_Trecho_.
Essa convergência é importante em mais de um aspecto. A cúpula no Paquistão envolveu o Conselho dos Chefes de Governo dos estados-membros da SCO. Dela saiu um comunicado conjunto enfatizando a necessidade de implementar as decisões tomadas na cúpula anual da SCO em julho passado em Astana: foi lá que os chefes de estado realmente se reuniram, incluindo o novo membro pleno da SCO, o Irã.
A China, após a presidência rotativa da SCO do aliado próximo Paquistão – que está agora sob uma administração duvidosa, totalmente endossada pelos capangas militares, que mantêm o ultrapopular ex-primeiro-ministro Imran Khan na cadeia – assumiu oficialmente a presidência da SCO de 2024 a 2025. E o nome do jogo, previsivelmente, é negócios.

_Material de estudo_.
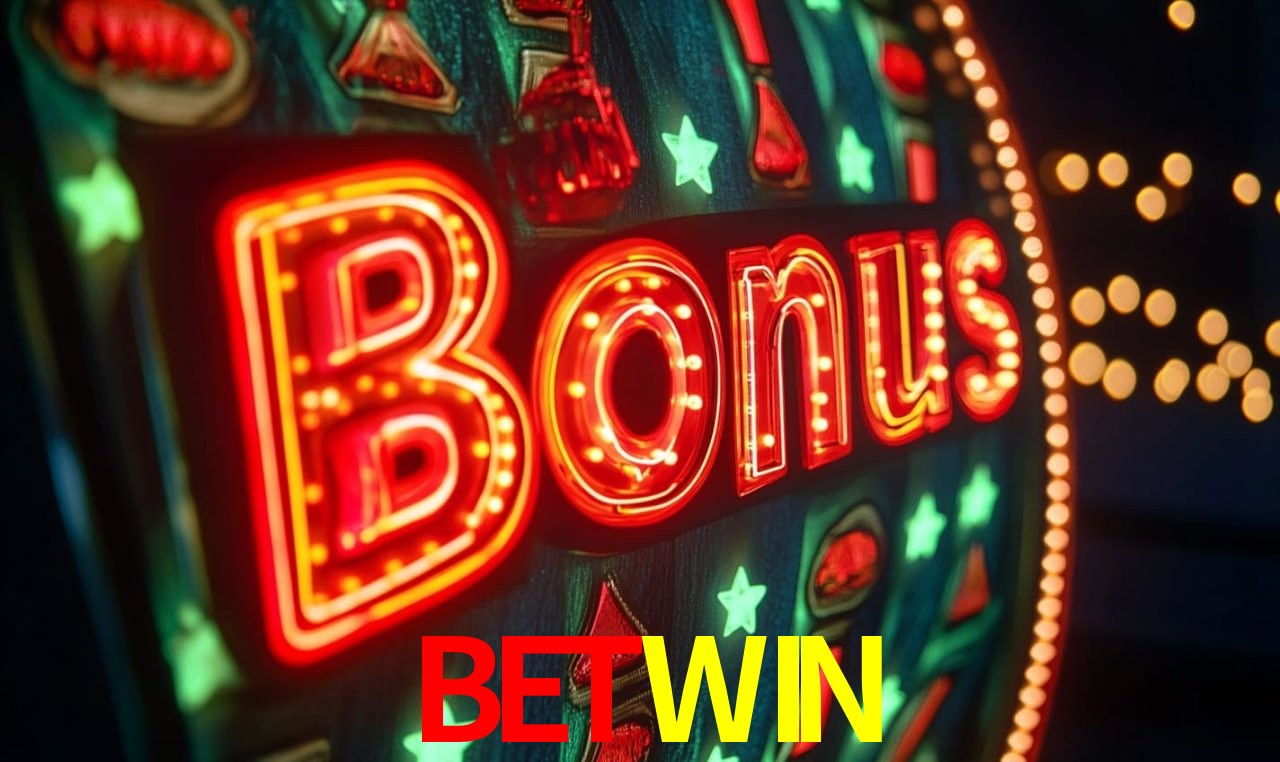 Casino VIP BETWIN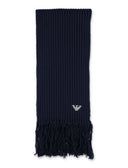 Emporio Armani Scarfs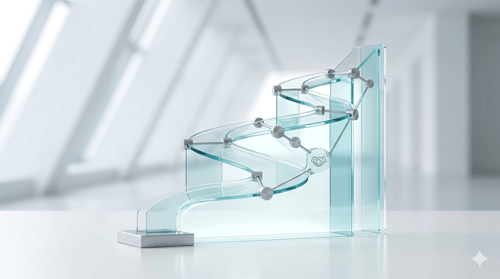 What Is the Best Franchise Brokerage Service for First-Time Buyers?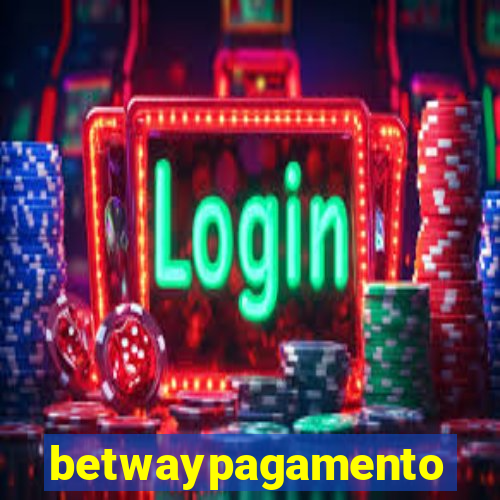 betwaypagamento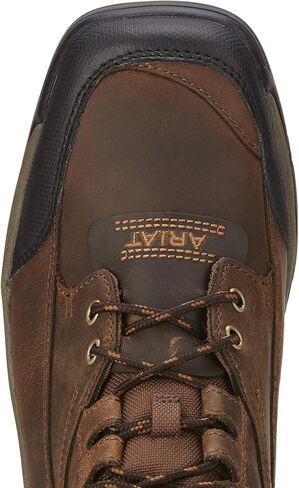 Ariat Women's Terrain H2O Work Boot in Saudi Arabia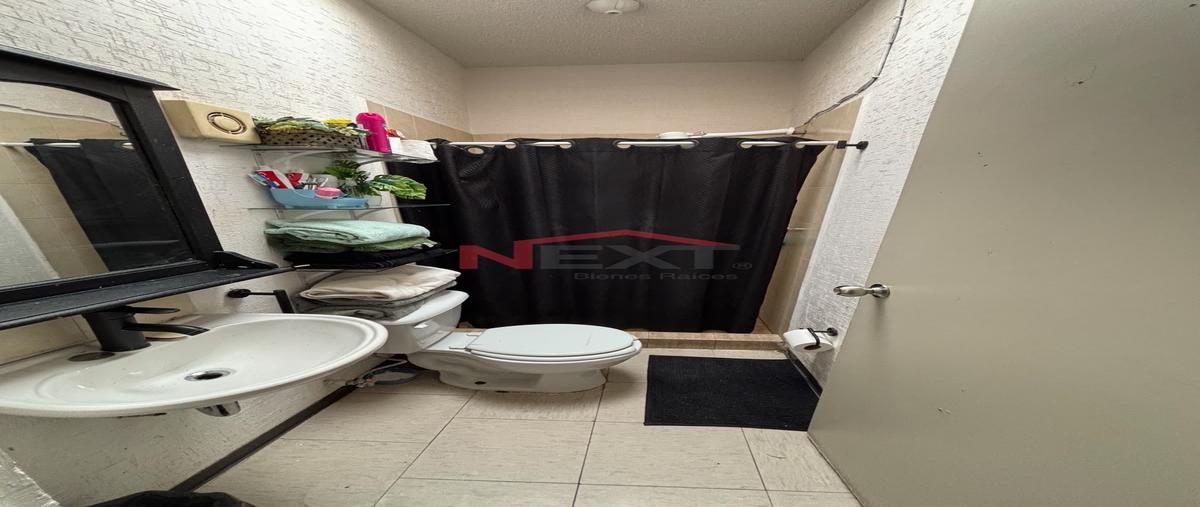 Foto de casa en venta en haciendas del sur 0, haciendas del sur, hermosillo, sonora, 0 No. 04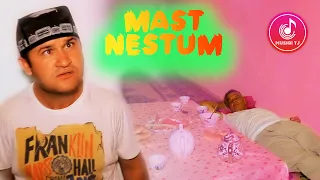 Мугамбо - Ман маст нестум (Сахначаи нав) 2020 | Mugambo - Mast nestum 2020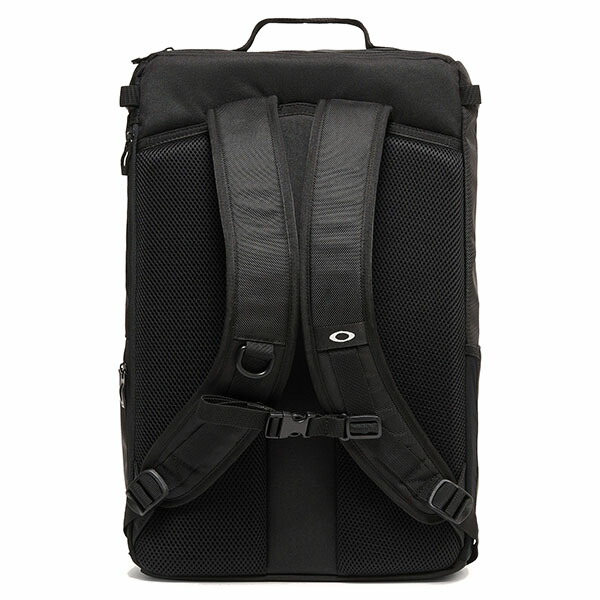 楽天市場】送料無料 バックパック オークリー OAKLEY 30L リュック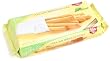 Schar Naturally Gluten-Free Italian Breadsticks, 5.3-Ounce Packages (Pack of 5)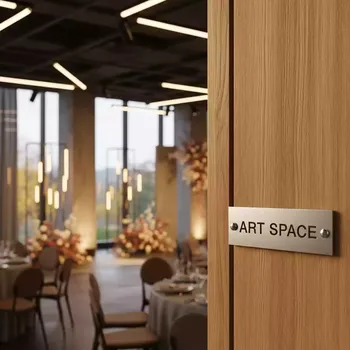 Аренда Дуб Сантана в Гранд Отель Сочи — ART SPACE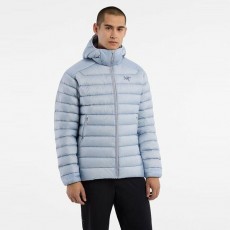 아**** 세륨 루센트 패딩자켓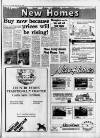 Fleet News Friday 23 May 1986 Page 23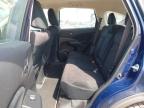2015 HONDA CR-V SE I- for sale at Copart ROCHFORD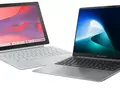 post_big/ASUS_laptops2025.jpg
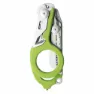 Leatherman Raptor Schere, Green, One Size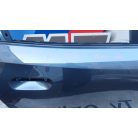[GYÁRI BONTOTT] BMW X3 G45 JOBB HÁTSÓ AJTÓ KIS SÉR.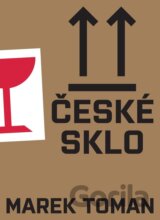 České sklo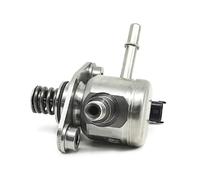Sistemas de manejo de combustible Bomba De Combustible De Inyección Directa De Alta Presión Compatible Con Buick Regal LaCrosse 12641847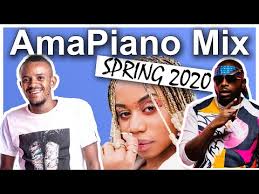 Check spelling or type a new query. Download Mixtape Dj Tkm Amapiano Mix October 2020 Ft Kabza De Small Dj Maphorisa Shasha Bella Ciao Mp3 Mp4 3gp Fakaza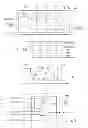 Fig. 06 - Semiconductor test system and method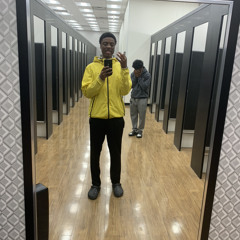 JayRekcut & JD - Ringtone/Neva Switch!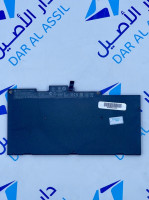 batterie-cs03xl-ta03xl-original-pour-hp-elitebook-745-755-840-850-g3-g4-848-zbook-15u-bab-ezzouar-alger-algerie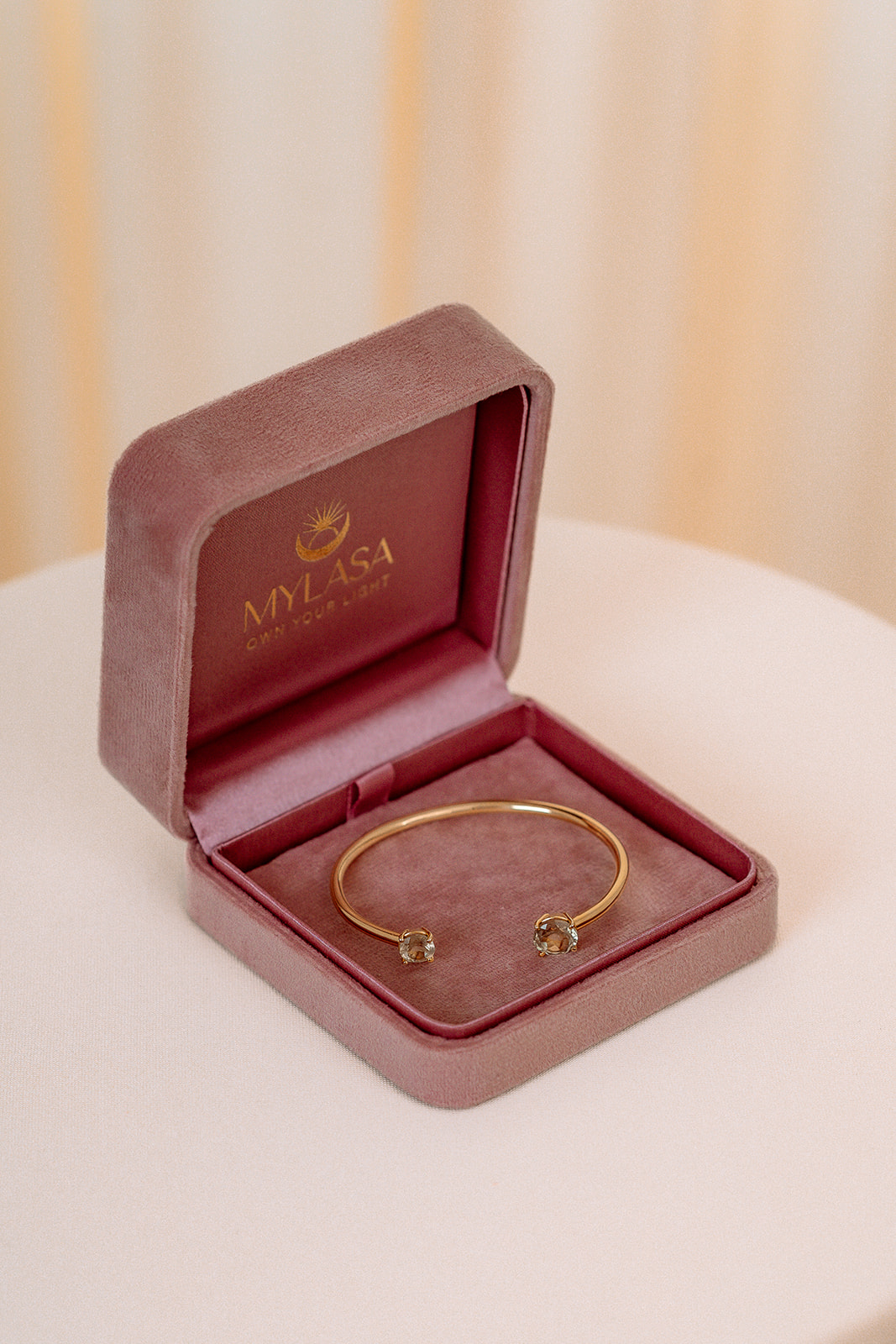 Satellite-Bracelet.jpg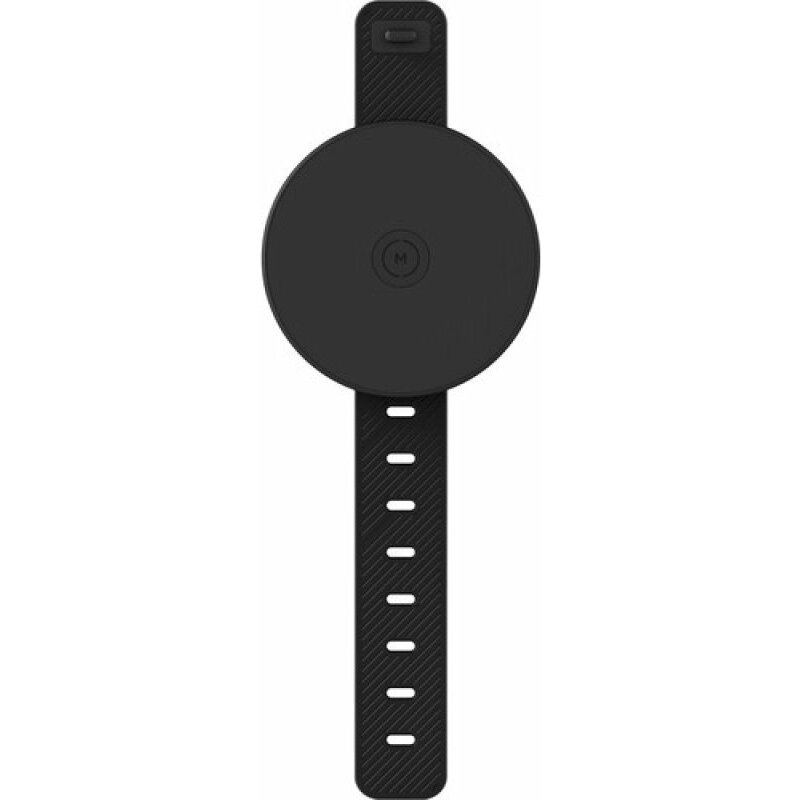 Moment Strap Anywhere Mount for MagSafe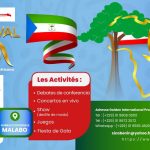 Festival SICA 2025: Se abre la convocatoria de candidaturas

_Exercícios_.
a - Com base no trecho, responda a cada pergunta em uma linha:
(i) Que órgão da SCO esteve envolvido na cúpula realizada no Paquistão?
(ii) Em que cidade ocorreu a cúpula anual da SCO de julho passado?
(iii) Por qual período a China assumiu oficialmente a presidência da SCO?
b - Reproduza fielmente a passagem do trecho que se inicia nas palavras "Essa convergência é" e se encerra após as palavras "previsivelmente, é negócios.".

_Resultados por tarefa_.
a -
(i) O Conselho dos Chefes de Governo dos estados-membros da SCO.
(ii) Em Astana.
(iii) De 2024 a 2025.

b -
Essa convergência é importante em mais de um aspecto. A cúpula no Paquistão envolveu o Conselho dos Chefes de Governo dos estados-membros da SCO. Dela saiu um comunicado conjunto enfatizando a necessidade de implementar as decisões tomadas na cúpula anual da SCO em julho passado em Astana: foi lá que os chefes de estado realmente se reuniram, incluindo o novo membro pleno da SCO, o Irã.
A China, após a presidência rotativa da SCO do aliado próximo Paquistão – que está agora sob uma administração duvidosa, totalmente endossada pelos capangas militares, que mantêm o ultrapopular ex-primeiro-ministro Imran Khan na cadeia – assumiu oficialmente a presidência da SCO de 2024 a 2025. E o nome do jogo, previsivelmente, é negócios.